Given request 1:
Condense the paragraph of the passage on Internet freedom that begins "In India, in the wake of the terrorist attacks" into a short list, keeping its main facts.

So while governments in many parts of the world block sites, jail or kill dissidents for expressing their views on the Net, threats to the freedom of the Internet come primarily from the paranoia that governments suffer and from badly crafted policies they implement to protect business and other interests.
The US, the ultimate symbol of liberal democracy, is no less uneasy about the power of the Internet. A slew of laws are making their way through the Senate, laws that will give the administration sweeping powers to seize domain names and shut down websites, even those outside its territory, and laws that strengthen the powers of the president in the time of a cyber emergency, including the use of a kill switch. In September, the US Senate introduced the Combating Online Infringement and Counterfeits Act, which would allow the government to create a blacklist of websites that are suspected to be infringing IP rights and to pressure or require all ISPs to block access to those sites. In these cases, no due process of law protects people before they are disconnected or their sites are blocked.
In India, in the wake of the terrorist attacks in Mumbai in November 2008, Parliament hastily passed amendments to the Information Technology Act, 2000, without any discussion in either House. The December 2008 amendments have some good points but they also allow increased online surveillance. Section 69A permits the Centre to “issue directions for blocking of public access to any information through any computer resource”, which means that the government can block any website.
Pranesh Prakash of the Bengalurubased Centre for Internet and Society notes that while necessity or expediency in terms of certain restricted interests is specified, no guidelines have been specified. “It has to be ensured that they are prescribed first, before any powers of censorship are granted to anybody,” said Prakash in an analysis of the amendments. “In India, it is clear that any law that gives unguided discretion to an administrative authority to exercise censorship is unreasonable.”
Civil rights activists say the section has broadened the scope of surveillance and that there are no legal or procedural safeguards to prevent violation of civil liberties.
As the battle for keeping the Internet is joined by netizens who are aware of the power of connection, governments, too, are ramping up command and control measures. Among the risks to an open, democratic Internet are the following:
Threat to universality
The basic design principle underlying the World Wide Web is universality, and, according to its founder Tim Berners-Lee, several threats are emerging. Among these are: cable companies that sell Internet connectivity wanting to limit their Net users to downloading only the company’s mix of entertainment and social networking sites (see ‘Hidden dangers of Facebook’).
Another is by pricing Net connectivity out of the reach of the poor and allowing differential pricing. Berners- Lee, warned at a recent London conference: “There are a lot of companies who would love to be able to limit what web pages you can see...the moment you let Net neutrality go, you lose the web as it is...You lose something essential—the fact that any innovator can dream up an idea and set up a website at some random place and let it just take off from word of mouth...”

Given request 2:
Transcribe the records starting with the line that contains "Point out **nucleus**. (SVG masks)" and going on through the line that contains "89H193V99H202V104H222L232 89H237V60L227 55V50H198L193", leaving the picture out of your answer.

Rows:
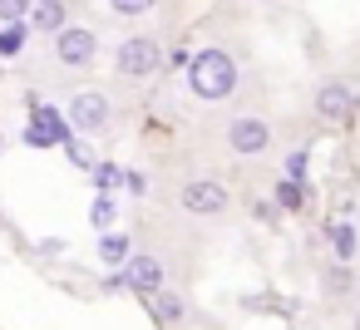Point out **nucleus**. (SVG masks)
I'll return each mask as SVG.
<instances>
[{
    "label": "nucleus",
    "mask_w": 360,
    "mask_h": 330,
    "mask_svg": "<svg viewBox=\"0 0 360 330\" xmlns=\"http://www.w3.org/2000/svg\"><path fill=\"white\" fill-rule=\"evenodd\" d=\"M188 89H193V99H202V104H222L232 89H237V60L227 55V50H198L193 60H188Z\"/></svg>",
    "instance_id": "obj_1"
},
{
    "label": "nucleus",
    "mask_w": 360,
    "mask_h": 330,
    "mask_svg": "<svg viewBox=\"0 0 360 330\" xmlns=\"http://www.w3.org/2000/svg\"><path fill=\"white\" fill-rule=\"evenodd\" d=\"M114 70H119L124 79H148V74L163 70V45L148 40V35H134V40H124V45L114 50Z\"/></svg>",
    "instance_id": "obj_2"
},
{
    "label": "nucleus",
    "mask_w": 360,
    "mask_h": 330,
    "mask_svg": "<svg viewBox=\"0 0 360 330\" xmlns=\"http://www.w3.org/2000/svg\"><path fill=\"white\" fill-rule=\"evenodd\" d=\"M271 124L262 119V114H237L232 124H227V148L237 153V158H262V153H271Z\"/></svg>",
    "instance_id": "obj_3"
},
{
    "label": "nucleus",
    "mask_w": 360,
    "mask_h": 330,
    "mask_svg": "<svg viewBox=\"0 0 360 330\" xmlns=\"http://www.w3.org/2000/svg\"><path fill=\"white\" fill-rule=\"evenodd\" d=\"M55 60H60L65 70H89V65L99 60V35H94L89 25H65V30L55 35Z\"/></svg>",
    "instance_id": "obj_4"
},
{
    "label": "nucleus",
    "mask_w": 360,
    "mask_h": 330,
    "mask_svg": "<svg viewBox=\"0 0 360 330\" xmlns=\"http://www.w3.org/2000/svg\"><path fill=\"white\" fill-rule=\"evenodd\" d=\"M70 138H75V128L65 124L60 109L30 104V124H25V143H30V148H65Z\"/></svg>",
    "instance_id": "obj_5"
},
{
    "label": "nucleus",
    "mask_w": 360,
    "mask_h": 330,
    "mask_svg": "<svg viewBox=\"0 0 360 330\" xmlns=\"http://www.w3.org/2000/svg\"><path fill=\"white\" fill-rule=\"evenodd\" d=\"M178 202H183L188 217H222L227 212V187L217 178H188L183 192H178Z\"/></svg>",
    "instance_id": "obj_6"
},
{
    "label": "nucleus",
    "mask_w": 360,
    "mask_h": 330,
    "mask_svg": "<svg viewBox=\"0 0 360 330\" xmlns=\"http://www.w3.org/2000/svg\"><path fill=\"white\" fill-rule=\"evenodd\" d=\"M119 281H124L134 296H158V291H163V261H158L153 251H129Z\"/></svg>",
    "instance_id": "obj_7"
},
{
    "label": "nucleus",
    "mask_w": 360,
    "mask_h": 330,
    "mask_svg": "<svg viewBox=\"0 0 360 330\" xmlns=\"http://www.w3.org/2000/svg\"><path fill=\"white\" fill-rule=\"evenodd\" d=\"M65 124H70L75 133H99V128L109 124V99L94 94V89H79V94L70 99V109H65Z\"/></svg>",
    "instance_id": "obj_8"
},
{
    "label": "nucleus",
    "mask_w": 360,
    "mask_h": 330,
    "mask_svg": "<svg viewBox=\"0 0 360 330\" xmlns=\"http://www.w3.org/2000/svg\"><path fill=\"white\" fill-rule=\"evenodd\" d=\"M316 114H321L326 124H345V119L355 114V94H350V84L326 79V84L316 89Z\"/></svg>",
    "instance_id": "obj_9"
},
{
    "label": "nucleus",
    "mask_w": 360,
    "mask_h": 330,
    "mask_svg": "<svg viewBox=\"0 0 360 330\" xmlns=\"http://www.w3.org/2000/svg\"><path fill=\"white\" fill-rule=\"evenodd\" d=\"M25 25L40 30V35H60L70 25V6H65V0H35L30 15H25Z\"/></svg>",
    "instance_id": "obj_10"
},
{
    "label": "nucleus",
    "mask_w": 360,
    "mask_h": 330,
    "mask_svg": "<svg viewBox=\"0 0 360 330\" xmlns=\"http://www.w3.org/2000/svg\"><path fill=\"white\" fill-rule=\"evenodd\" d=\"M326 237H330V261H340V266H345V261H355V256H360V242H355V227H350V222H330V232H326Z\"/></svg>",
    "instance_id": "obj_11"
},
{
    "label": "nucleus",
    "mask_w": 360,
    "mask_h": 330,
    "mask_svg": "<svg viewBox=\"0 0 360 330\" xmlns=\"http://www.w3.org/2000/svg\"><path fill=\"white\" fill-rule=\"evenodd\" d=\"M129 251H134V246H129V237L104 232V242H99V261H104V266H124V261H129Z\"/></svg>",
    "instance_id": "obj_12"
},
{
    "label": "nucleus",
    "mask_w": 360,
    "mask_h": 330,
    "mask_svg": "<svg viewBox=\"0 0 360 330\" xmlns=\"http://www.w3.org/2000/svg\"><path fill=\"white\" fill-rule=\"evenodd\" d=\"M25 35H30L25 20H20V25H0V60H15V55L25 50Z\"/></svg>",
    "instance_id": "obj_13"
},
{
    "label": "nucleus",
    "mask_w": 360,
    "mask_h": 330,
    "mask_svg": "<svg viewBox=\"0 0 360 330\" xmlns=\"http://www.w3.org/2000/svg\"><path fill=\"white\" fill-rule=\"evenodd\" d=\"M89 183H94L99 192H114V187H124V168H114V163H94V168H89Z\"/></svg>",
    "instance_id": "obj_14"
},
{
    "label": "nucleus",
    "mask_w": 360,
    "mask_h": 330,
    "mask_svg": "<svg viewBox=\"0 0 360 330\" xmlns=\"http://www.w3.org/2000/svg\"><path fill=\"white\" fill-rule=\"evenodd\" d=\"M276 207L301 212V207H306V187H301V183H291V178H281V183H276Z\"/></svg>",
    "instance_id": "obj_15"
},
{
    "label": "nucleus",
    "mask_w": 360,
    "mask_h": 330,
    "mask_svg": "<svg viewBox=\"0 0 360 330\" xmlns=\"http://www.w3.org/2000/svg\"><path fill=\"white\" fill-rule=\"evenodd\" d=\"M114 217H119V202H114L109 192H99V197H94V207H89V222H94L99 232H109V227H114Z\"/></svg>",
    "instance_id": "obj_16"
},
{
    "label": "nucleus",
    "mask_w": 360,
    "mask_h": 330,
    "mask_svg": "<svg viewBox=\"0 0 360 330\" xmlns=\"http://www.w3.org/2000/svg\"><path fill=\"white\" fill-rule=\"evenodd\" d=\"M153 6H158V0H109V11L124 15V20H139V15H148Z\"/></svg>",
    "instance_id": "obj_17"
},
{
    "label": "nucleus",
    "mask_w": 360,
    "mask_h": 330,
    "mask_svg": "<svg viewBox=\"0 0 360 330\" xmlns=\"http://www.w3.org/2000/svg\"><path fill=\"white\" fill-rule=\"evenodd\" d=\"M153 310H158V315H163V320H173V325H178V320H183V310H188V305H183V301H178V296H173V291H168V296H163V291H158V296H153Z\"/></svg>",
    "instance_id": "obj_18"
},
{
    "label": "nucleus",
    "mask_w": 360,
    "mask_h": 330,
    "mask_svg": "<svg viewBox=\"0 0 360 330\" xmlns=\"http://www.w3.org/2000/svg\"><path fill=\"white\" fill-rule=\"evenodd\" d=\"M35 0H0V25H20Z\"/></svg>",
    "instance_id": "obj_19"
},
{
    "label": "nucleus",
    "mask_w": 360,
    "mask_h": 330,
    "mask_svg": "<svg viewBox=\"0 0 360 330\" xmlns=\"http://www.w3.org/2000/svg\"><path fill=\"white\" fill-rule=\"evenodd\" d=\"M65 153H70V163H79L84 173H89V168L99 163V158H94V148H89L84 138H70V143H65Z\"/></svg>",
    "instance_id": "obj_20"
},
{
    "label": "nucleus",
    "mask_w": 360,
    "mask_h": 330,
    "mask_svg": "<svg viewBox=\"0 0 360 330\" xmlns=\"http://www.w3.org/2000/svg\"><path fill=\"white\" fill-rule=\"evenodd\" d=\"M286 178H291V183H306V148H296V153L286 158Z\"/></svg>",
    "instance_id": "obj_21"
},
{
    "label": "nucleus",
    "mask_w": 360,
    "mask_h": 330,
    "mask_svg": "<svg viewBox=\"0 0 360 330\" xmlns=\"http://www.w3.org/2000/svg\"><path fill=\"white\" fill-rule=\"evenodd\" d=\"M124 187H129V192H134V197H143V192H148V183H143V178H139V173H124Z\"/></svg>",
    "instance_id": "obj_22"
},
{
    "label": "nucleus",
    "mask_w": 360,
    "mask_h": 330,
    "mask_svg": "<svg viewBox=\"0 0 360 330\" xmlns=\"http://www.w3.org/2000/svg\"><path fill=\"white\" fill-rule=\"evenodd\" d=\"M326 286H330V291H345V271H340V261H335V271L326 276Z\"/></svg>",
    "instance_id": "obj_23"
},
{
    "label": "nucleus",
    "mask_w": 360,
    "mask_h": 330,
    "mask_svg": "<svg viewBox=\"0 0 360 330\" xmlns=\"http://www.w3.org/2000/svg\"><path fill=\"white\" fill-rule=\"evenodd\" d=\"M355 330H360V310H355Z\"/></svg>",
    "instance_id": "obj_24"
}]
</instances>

---

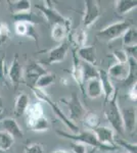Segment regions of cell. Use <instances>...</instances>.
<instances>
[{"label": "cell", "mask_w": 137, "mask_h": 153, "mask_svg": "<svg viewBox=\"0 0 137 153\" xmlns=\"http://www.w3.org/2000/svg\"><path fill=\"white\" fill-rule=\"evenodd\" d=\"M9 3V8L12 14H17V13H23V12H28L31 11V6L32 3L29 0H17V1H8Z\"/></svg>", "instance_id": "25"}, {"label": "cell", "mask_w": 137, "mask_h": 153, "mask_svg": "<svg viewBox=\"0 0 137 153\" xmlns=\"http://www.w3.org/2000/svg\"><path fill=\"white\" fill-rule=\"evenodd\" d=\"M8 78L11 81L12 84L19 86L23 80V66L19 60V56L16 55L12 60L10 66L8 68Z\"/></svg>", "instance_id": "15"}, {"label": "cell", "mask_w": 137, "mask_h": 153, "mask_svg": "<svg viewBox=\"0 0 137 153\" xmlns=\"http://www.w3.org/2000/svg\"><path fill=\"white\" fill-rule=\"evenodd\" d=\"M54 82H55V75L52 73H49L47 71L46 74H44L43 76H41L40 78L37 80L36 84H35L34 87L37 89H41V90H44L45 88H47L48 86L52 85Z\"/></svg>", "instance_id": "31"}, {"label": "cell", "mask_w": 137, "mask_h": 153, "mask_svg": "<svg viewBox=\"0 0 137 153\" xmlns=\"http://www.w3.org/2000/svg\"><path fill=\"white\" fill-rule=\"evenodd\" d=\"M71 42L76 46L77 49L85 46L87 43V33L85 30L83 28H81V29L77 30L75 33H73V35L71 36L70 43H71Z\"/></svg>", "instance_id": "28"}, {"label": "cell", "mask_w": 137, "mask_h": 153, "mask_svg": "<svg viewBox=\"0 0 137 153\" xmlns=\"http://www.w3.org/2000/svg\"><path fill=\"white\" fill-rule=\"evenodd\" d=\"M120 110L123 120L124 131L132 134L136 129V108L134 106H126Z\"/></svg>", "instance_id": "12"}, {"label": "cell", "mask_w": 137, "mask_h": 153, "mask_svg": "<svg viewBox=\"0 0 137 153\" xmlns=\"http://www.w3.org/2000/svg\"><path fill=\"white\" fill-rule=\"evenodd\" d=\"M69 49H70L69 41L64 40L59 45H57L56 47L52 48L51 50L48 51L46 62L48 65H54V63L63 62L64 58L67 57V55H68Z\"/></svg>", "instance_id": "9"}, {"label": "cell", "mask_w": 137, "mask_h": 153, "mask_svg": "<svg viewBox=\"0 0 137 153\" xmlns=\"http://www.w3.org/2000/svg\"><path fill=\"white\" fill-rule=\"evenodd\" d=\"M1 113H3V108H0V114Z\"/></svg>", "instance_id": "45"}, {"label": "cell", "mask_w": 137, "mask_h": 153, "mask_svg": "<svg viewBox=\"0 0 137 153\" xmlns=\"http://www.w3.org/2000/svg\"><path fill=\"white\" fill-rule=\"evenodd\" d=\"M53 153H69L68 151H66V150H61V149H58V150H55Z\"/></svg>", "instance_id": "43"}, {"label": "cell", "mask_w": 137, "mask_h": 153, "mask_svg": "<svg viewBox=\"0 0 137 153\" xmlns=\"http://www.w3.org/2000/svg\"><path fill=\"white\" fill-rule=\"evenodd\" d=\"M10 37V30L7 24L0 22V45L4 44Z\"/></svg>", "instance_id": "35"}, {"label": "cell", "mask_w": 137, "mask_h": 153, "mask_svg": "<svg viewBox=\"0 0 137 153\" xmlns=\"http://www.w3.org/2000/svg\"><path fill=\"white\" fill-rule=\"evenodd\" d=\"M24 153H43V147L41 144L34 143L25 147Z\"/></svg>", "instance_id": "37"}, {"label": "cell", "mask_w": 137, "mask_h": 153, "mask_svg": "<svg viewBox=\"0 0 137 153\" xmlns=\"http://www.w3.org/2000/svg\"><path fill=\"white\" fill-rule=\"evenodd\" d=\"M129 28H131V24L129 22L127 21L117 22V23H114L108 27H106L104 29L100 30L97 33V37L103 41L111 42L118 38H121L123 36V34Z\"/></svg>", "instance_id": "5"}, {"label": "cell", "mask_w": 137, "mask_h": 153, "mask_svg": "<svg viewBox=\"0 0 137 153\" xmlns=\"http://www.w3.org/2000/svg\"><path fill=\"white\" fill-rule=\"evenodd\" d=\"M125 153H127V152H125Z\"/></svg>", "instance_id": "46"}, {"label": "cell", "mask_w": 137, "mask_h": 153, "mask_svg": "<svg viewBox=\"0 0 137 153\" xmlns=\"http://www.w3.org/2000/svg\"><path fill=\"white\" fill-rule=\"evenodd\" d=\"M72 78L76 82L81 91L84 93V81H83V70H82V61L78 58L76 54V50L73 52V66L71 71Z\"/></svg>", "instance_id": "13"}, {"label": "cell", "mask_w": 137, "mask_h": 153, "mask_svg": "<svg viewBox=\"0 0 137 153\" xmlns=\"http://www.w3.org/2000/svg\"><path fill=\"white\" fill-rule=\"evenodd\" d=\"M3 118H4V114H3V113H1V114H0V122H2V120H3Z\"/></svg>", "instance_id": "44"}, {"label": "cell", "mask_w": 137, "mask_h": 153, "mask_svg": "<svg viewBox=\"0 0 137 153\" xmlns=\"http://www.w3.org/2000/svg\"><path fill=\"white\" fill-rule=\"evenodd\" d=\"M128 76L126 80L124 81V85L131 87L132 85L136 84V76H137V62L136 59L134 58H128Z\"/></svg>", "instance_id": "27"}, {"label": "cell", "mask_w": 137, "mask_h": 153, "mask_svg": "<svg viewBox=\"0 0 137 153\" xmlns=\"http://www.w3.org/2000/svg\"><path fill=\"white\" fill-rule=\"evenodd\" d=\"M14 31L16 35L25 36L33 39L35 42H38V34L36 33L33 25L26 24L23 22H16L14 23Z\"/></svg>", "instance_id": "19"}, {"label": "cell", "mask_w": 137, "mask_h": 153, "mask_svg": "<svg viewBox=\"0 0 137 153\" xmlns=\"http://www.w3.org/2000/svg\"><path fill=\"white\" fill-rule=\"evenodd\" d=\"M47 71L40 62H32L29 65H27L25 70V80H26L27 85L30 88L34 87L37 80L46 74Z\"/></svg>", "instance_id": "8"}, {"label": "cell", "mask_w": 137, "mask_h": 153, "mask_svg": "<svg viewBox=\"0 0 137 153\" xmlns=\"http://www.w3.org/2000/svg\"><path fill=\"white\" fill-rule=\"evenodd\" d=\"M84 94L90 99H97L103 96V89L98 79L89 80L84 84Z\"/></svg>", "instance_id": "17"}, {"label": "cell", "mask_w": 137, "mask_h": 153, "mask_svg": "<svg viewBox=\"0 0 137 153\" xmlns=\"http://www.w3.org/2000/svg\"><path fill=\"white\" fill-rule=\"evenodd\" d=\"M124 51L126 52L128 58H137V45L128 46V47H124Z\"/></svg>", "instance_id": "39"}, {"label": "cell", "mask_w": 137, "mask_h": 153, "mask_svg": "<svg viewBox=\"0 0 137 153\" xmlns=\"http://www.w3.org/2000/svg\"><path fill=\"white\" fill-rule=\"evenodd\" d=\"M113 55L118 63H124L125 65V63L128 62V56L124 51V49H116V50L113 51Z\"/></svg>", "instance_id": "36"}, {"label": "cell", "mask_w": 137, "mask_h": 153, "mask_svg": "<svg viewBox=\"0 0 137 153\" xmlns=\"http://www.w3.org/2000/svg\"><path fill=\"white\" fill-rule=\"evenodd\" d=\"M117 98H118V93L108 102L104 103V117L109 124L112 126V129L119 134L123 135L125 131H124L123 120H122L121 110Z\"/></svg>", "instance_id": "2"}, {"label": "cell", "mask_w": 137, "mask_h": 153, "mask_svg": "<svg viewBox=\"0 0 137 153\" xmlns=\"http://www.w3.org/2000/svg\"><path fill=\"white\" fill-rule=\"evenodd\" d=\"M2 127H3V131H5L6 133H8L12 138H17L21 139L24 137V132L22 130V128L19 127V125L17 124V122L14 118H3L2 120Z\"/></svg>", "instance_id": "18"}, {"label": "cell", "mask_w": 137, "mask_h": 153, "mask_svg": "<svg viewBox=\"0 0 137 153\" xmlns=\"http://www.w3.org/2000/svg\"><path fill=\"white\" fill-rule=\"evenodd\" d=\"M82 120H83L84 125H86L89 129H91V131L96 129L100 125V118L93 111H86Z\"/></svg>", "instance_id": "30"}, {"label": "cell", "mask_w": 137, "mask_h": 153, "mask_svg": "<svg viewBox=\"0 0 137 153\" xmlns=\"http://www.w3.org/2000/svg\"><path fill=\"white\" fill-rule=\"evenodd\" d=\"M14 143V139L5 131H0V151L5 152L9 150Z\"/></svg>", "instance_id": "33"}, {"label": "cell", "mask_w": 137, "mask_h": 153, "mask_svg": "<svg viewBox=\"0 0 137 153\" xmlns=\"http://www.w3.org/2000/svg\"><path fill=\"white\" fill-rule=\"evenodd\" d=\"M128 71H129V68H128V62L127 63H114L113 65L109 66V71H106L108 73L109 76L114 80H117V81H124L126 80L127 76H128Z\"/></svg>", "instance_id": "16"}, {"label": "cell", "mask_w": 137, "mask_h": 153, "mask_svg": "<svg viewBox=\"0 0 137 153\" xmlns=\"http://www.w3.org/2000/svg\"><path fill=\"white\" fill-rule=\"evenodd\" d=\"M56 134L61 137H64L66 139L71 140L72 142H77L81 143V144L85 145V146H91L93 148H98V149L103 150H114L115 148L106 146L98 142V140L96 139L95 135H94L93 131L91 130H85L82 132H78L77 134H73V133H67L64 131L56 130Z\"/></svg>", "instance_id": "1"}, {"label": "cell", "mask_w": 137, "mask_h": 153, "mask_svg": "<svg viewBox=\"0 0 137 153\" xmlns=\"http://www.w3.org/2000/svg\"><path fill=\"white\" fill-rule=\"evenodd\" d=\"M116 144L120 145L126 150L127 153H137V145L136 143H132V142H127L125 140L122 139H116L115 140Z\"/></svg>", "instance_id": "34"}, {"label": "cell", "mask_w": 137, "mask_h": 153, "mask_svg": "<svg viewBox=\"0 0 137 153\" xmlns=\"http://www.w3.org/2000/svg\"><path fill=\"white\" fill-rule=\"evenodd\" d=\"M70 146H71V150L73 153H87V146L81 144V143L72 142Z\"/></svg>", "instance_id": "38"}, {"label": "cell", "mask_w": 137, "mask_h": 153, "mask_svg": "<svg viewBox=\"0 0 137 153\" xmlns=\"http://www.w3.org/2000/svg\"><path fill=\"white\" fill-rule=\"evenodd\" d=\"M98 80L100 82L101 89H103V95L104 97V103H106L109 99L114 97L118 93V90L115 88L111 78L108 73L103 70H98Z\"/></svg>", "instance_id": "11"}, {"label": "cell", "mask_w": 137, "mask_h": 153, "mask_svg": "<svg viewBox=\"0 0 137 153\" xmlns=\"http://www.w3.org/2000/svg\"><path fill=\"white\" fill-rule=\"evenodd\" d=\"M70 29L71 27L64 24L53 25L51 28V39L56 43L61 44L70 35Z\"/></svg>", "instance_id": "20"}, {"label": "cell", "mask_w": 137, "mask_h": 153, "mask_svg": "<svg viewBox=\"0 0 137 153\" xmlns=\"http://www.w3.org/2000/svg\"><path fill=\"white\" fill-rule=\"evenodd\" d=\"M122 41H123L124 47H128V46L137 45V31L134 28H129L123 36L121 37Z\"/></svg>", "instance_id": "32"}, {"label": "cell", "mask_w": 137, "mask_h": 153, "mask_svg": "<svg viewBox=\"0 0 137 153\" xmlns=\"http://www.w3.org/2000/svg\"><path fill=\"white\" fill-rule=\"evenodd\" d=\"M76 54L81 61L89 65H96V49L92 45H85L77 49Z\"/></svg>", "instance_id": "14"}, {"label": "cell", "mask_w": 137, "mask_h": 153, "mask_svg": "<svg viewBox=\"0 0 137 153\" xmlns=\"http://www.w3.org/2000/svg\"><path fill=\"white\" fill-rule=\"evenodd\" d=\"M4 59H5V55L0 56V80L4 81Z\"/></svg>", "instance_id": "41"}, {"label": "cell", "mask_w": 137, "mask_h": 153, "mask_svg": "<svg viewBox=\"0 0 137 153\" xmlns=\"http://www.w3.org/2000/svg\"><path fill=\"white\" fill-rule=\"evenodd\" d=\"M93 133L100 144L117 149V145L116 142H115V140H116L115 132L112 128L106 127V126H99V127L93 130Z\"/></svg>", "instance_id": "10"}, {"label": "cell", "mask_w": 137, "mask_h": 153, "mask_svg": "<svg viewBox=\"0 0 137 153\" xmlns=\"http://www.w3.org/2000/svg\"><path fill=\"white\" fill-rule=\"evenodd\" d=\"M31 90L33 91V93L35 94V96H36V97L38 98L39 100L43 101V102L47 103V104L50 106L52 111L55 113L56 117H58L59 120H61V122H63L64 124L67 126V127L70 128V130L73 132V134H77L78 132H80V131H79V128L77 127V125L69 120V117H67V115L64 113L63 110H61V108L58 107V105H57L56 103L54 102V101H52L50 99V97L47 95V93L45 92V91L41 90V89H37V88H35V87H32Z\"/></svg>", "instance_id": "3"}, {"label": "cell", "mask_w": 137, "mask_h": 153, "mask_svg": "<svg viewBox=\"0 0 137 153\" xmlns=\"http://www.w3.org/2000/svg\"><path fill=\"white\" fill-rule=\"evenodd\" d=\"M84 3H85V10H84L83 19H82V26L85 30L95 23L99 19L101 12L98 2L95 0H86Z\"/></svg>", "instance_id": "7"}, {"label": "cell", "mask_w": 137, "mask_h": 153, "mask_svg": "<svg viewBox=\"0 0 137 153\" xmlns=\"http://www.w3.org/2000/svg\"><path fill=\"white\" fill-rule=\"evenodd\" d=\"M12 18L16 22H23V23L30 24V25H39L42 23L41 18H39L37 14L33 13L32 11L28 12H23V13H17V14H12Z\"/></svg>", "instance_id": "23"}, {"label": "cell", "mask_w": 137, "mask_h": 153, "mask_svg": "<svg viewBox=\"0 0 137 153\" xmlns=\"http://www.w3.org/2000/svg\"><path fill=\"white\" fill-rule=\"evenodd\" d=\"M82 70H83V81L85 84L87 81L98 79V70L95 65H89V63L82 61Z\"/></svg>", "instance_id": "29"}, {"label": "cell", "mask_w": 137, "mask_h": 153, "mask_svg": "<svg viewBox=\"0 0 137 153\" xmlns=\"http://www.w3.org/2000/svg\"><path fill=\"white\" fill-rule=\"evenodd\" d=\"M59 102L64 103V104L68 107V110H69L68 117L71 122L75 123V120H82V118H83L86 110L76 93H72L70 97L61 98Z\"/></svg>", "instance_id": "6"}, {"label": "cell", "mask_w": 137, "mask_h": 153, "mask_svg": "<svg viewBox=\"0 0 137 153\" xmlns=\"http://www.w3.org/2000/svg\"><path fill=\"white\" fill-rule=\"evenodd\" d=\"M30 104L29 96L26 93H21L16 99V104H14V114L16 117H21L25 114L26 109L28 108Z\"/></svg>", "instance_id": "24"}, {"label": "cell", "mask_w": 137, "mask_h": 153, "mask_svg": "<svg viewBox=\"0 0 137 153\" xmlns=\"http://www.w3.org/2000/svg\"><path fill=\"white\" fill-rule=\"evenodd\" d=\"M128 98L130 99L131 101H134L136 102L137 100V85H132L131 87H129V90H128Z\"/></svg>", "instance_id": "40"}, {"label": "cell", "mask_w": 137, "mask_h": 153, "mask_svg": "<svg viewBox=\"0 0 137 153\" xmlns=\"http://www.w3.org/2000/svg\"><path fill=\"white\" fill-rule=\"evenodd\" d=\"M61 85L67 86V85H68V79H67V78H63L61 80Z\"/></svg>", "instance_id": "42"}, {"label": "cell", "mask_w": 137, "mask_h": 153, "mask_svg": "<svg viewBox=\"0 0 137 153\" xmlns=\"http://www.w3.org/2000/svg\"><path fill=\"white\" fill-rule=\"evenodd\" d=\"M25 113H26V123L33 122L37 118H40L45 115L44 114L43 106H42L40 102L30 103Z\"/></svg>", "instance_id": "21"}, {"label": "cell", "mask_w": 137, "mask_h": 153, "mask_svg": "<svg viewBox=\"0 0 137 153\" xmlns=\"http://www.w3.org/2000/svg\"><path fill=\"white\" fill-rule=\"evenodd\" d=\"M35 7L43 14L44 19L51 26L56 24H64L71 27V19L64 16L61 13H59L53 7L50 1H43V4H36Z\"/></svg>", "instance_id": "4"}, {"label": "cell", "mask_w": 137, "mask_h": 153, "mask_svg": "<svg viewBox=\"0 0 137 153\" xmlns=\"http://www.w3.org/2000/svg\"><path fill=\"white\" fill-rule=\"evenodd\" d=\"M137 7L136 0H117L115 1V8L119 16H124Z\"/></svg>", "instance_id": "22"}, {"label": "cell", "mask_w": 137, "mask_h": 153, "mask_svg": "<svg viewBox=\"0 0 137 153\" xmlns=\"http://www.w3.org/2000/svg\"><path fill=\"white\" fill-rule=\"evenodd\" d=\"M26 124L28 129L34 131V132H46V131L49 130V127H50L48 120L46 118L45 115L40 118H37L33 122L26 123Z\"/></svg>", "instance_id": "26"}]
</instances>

==

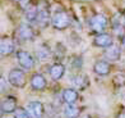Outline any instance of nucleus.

Full output 1:
- After the November 2008 terrorist attacks in Mumbai, Parliament hastily passed amendments to the Information Technology Act, 2000, without discussion in either House.
- The December 2008 amendments have some good points but also allow increased online surveillance.
- Section 69A lets the Centre issue directions to block public access to any information through any computer resource, so the government can block any website.

Full output 2:
Point out **nucleus**. (SVG masks)
I'll return each mask as SVG.
<instances>
[{
    "label": "nucleus",
    "mask_w": 360,
    "mask_h": 330,
    "mask_svg": "<svg viewBox=\"0 0 360 330\" xmlns=\"http://www.w3.org/2000/svg\"><path fill=\"white\" fill-rule=\"evenodd\" d=\"M188 89H193V99H202V104H222L232 89H237V60L227 55V50H198L193 60H188Z\"/></svg>",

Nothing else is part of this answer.